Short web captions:
"""

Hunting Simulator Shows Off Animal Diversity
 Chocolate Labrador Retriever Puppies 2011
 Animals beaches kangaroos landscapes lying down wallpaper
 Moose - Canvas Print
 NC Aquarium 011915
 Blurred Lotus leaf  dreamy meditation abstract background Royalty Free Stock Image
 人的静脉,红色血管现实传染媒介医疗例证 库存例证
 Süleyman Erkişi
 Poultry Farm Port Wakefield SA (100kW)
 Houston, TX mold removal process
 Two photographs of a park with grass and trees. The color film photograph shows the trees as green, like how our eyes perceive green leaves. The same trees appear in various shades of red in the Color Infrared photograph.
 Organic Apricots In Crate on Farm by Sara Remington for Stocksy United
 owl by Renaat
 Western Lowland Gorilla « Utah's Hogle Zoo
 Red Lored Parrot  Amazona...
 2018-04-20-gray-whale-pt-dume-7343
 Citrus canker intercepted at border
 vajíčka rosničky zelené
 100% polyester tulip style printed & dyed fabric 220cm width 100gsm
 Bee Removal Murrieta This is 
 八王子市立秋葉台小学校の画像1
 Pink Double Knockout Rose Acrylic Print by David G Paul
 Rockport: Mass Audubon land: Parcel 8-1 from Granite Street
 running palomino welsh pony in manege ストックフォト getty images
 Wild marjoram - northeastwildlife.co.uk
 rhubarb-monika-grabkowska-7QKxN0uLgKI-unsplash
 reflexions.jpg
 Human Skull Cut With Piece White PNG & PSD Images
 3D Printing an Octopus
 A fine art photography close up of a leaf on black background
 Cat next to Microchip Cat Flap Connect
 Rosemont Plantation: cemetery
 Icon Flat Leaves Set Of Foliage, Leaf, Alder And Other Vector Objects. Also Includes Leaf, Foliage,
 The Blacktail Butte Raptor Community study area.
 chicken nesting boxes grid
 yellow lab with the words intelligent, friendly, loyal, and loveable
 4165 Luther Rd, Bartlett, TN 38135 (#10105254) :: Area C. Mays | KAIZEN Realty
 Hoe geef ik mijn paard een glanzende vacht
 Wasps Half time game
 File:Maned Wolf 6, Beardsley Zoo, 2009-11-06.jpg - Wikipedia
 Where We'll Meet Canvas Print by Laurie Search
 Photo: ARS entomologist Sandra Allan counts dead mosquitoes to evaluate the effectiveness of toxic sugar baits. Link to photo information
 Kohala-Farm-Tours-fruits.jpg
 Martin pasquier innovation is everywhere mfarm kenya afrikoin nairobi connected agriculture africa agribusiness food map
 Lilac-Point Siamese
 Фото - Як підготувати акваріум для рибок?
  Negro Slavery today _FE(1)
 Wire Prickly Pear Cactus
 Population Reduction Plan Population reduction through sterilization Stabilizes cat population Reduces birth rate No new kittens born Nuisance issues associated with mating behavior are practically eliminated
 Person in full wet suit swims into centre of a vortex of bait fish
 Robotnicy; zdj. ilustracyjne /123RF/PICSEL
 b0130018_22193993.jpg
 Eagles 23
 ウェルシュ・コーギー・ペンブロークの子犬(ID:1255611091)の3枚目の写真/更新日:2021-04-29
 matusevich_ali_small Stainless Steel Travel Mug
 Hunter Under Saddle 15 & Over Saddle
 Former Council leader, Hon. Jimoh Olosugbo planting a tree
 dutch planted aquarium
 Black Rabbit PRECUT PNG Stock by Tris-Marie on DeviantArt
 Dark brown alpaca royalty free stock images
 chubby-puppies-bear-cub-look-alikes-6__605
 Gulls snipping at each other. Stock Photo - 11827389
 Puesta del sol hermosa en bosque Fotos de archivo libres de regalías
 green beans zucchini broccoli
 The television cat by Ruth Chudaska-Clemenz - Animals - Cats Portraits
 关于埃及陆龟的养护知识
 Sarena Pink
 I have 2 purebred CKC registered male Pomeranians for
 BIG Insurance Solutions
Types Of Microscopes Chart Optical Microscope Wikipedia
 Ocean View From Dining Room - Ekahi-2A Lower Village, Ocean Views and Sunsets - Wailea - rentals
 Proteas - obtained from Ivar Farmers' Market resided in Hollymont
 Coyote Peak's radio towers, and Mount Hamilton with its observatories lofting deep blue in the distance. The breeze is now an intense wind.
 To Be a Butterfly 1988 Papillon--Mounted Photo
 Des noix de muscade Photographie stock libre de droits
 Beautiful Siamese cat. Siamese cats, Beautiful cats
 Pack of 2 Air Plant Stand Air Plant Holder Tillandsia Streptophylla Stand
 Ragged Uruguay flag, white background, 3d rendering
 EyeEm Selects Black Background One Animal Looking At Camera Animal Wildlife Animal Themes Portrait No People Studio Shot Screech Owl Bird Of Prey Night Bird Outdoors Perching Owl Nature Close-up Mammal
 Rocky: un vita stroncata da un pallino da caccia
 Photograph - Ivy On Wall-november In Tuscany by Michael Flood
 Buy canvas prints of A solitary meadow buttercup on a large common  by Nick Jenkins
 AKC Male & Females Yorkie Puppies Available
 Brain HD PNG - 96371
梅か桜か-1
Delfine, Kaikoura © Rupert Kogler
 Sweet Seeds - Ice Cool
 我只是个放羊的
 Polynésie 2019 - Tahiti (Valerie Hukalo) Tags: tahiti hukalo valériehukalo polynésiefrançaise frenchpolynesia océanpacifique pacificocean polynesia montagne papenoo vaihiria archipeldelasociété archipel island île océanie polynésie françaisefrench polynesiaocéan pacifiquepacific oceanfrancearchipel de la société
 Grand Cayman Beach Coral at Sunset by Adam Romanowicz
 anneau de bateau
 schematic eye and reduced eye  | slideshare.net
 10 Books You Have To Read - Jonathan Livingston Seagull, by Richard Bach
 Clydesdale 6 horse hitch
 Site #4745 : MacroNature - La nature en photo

"""

PROBLEM TO SOLVE »
Your task is to print all of the records exactly.

WRITTEN RESPONSE »
Hunting Simulator Shows Off Animal Diversity
 Chocolate Labrador Retriever Puppies 2011
 Animals beaches kangaroos landscapes lying down wallpaper
 Moose - Canvas Print
 NC Aquarium 011915
 Blurred Lotus leaf  dreamy meditation abstract background Royalty Free Stock Image
 人的静脉,红色血管现实传染媒介医疗例证 库存例证
 Süleyman Erkişi
 Poultry Farm Port Wakefield SA (100kW)
 Houston, TX mold removal process
 Two photographs of a park with grass and trees. The color film photograph shows the trees as green, like how our eyes perceive green leaves. The same trees appear in various shades of red in the Color Infrared photograph.
 Organic Apricots In Crate on Farm by Sara Remington for Stocksy United
 owl by Renaat
 Western Lowland Gorilla « Utah's Hogle Zoo
 Red Lored Parrot  Amazona...
 2018-04-20-gray-whale-pt-dume-7343
 Citrus canker intercepted at border
 vajíčka rosničky zelené
 100% polyester tulip style printed & dyed fabric 220cm width 100gsm
 Bee Removal Murrieta This is 
 八王子市立秋葉台小学校の画像1
 Pink Double Knockout Rose Acrylic Print by David G Paul
 Rockport: Mass Audubon land: Parcel 8-1 from Granite Street
 running palomino welsh pony in manege ストックフォト getty images
 Wild marjoram - northeastwildlife.co.uk
 rhubarb-monika-grabkowska-7QKxN0uLgKI-unsplash
 reflexions.jpg
 Human Skull Cut With Piece White PNG & PSD Images
 3D Printing an Octopus
 A fine art photography close up of a leaf on black background
 Cat next to Microchip Cat Flap Connect
 Rosemont Plantation: cemetery
 Icon Flat Leaves Set Of Foliage, Leaf, Alder And Other Vector Objects. Also Includes Leaf, Foliage,
 The Blacktail Butte Raptor Community study area.
 chicken nesting boxes grid
 yellow lab with the words intelligent, friendly, loyal, and loveable
 4165 Luther Rd, Bartlett, TN 38135 (#10105254) :: Area C. Mays | KAIZEN Realty
 Hoe geef ik mijn paard een glanzende vacht
 Wasps Half time game
 File:Maned Wolf 6, Beardsley Zoo, 2009-11-06.jpg - Wikipedia
 Where We'll Meet Canvas Print by Laurie Search
 Photo: ARS entomologist Sandra Allan counts dead mosquitoes to evaluate the effectiveness of toxic sugar baits. Link to photo information
 Kohala-Farm-Tours-fruits.jpg
 Martin pasquier innovation is everywhere mfarm kenya afrikoin nairobi connected agriculture africa agribusiness food map
 Lilac-Point Siamese
 Фото - Як підготувати акваріум для рибок?
  Negro Slavery today _FE(1)
 Wire Prickly Pear Cactus
 Population Reduction Plan Population reduction through sterilization Stabilizes cat population Reduces birth rate No new kittens born Nuisance issues associated with mating behavior are practically eliminated
 Person in full wet suit swims into centre of a vortex of bait fish
 Robotnicy; zdj. ilustracyjne /123RF/PICSEL
 b0130018_22193993.jpg
 Eagles 23
 ウェルシュ・コーギー・ペンブロークの子犬(ID:1255611091)の3枚目の写真/更新日:2021-04-29
 matusevich_ali_small Stainless Steel Travel Mug
 Hunter Under Saddle 15 & Over Saddle
 Former Council leader, Hon. Jimoh Olosugbo planting a tree
 dutch planted aquarium
 Black Rabbit PRECUT PNG Stock by Tris-Marie on DeviantArt
 Dark brown alpaca royalty free stock images
 chubby-puppies-bear-cub-look-alikes-6__605
 Gulls snipping at each other. Stock Photo - 11827389
 Puesta del sol hermosa en bosque Fotos de archivo libres de regalías
 green beans zucchini broccoli
 The television cat by Ruth Chudaska-Clemenz - Animals - Cats Portraits
 关于埃及陆龟的养护知识
 Sarena Pink
 I have 2 purebred CKC registered male Pomeranians for
 BIG Insurance Solutions
Types Of Microscopes Chart Optical Microscope Wikipedia
 Ocean View From Dining Room - Ekahi-2A Lower Village, Ocean Views and Sunsets - Wailea - rentals
 Proteas - obtained from Ivar Farmers' Market resided in Hollymont
 Coyote Peak's radio towers, and Mount Hamilton with its observatories lofting deep blue in the distance. The breeze is now an intense wind.
 To Be a Butterfly 1988 Papillon--Mounted Photo
 Des noix de muscade Photographie stock libre de droits
 Beautiful Siamese cat. Siamese cats, Beautiful cats
 Pack of 2 Air Plant Stand Air Plant Holder Tillandsia Streptophylla Stand
 Ragged Uruguay flag, white background, 3d rendering
 EyeEm Selects Black Background One Animal Looking At Camera Animal Wildlife Animal Themes Portrait No People Studio Shot Screech Owl Bird Of Prey Night Bird Outdoors Perching Owl Nature Close-up Mammal
 Rocky: un vita stroncata da un pallino da caccia
 Photograph - Ivy On Wall-november In Tuscany by Michael Flood
 Buy canvas prints of A solitary meadow buttercup on a large common  by Nick Jenkins
 AKC Male & Females Yorkie Puppies Available
 Brain HD PNG - 96371
梅か桜か-1
Delfine, Kaikoura © Rupert Kogler
 Sweet Seeds - Ice Cool
 我只是个放羊的
 Polynésie 2019 - Tahiti (Valerie Hukalo) Tags: tahiti hukalo valériehukalo polynésiefrançaise frenchpolynesia océanpacifique pacificocean polynesia montagne papenoo vaihiria archipeldelasociété archipel island île océanie polynésie françaisefrench polynesiaocéan pacifiquepacific oceanfrancearchipel de la société
 Grand Cayman Beach Coral at Sunset by Adam Romanowicz
 anneau de bateau
 schematic eye and reduced eye  | slideshare.net
 10 Books You Have To Read - Jonathan Livingston Seagull, by Richard Bach
 Clydesdale 6 horse hitch
 Site #4745 : MacroNature - La nature en photo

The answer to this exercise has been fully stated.